Seguimos o curso de perdermos nossas
particularidades diluindo-nos no mundo global. Adotamos novas formas de comer,
de passar o tempo, de nos vestir, de ouvir músicas, de trabalhar e de pensar –
muito mais semelhantes ao conjunto da aldeia global. Nossos shoppings são
idênticos aos de qualquer país no exterior. Engordamos com os mesmos
carboidratos e morremos das mesmas doenças — além de ouvirmos e assistirmos às
mesmas notícias.
O cidadão tem cada vez menos
entendimento da realidade que o cerca. Sucumbe ao fato de que a realidade lhe
aparece de forma cada vez mais fragmentada, em esferas cada vez mais separadas.
Num mundo separado em compartimentos estanques, o indivíduo isola-se cada vez
mais no espaço em que foi confinado. Resulta que cada um consegue reconhecer
apenas parte ínfima desse mundo. Mas sente, ainda assim, necessidade de tomar
consciência do todo. E só pode fazê-lo por meio de outros – de intermediários
que passam traduzir-lhe essa totalidade, permitindo-lhe aproximar-se de uma
visão mais próxima do real. Surge a figura do especialista, que tem, nos mais
diversos ramos, a função de “explicar” essa realidade fora da sua compreensão.
Enxergando a realidade com os olhos de outros, como num espelho invertido,
assume uma postura de espectador, abdicando da vida-vivida.
Como esse estado é, em última instância,
o contrário da vida – que exige intervenção constante –, forma-se um ser social
alienado, na verdadeira acepção da palavra. Ele detesta, por exemplo, a ação
política, delegando o poder para os políticos profissionais que, julga, estão
mais capacitados para intervir na administração pública.

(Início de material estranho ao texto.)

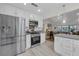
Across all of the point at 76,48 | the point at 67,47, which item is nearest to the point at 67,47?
the point at 67,47

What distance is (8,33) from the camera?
3248mm

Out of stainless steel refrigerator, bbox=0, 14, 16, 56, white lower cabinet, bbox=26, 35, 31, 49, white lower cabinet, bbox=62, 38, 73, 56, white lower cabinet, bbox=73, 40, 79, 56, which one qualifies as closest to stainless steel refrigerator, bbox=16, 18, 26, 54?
stainless steel refrigerator, bbox=0, 14, 16, 56

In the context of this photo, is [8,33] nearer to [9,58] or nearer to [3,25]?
[3,25]

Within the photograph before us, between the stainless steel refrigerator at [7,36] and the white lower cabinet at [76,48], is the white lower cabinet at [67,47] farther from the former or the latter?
the stainless steel refrigerator at [7,36]

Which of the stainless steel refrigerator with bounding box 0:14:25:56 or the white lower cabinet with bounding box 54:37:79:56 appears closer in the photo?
the white lower cabinet with bounding box 54:37:79:56

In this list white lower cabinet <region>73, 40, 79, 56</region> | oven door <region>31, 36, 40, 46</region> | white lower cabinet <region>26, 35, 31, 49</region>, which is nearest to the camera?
white lower cabinet <region>73, 40, 79, 56</region>

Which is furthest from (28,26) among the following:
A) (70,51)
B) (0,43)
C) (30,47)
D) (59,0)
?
(59,0)

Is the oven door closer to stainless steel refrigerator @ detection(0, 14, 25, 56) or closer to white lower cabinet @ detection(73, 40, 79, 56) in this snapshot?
stainless steel refrigerator @ detection(0, 14, 25, 56)

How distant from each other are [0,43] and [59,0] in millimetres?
2483

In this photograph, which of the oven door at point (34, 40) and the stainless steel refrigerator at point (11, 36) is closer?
the stainless steel refrigerator at point (11, 36)

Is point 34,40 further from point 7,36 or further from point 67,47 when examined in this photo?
point 67,47

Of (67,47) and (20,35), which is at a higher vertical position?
(20,35)

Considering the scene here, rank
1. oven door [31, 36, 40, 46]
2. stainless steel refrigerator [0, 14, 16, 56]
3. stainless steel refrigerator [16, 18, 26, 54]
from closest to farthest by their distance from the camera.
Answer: stainless steel refrigerator [0, 14, 16, 56] < stainless steel refrigerator [16, 18, 26, 54] < oven door [31, 36, 40, 46]

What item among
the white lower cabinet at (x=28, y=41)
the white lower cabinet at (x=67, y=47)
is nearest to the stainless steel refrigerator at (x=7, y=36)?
the white lower cabinet at (x=28, y=41)
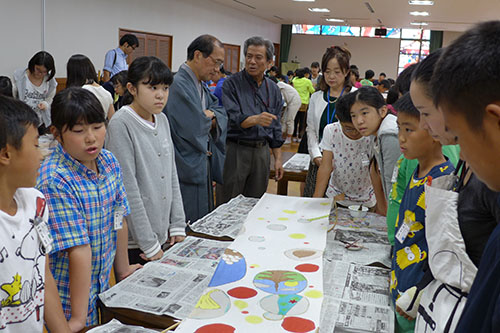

Vemos então, mesmo no
campo da política – próprio das utopias e do confronto de pensamentos –, a
subordinação à economia e o fim da ideia de inovação.
Temos que sugerir novos sentidos para o Brasil
Ao assistirmos à falência do modelo
construído pela burguesia liberal, e ao olharmos as grandes manifestações de
contestação que ocorrem pelo mundo – cujos atores buscam novas formas de
relacionamento humano –, surge um novo cenário. Nele, recuperar e acentuar
nossa característica perdida já não é um ato inocente e fora de sentido.
Torna-se imperativo. É o que permite dar sentido a nossa própria existência,
como contribuição que poderá ajudar a vencer a barbárie – esta tendência
concreta que põe em risco até mesmo nossa existência como espécie.
A história não se repete, já nos falou o
filósofo. Não voltaremos ao lado positivo dos anos dourados. Mas, podemos
tê-los como sentido na construção de um mundo novo, onde as relações sejam
efetivamente humanas. Por isso, a arte continua jogando um importante papel.
Acredito que essa “fogueira desvairada” será apagada por dentro do sistema, na
falência da sua própria existência, que não nos aponta para lugar algum. Cabe
aos artistas – que todos somos – descobrir no dia-a-dia, plenos de
sensibilidade, novas formas de viver, que nos removam da Caverna de Platão que
na tradução litúrgica significa tratar-se da exemplificação de como podemos nos
libertar da condição de escuridão que nos aprisiona através da luz da verdade, onde Platão discute
sobre teoria do conhecimento, linguagem e educação na formação do Estado
ou um País mais justo pra todos e se possível com um pouco de delicadeza.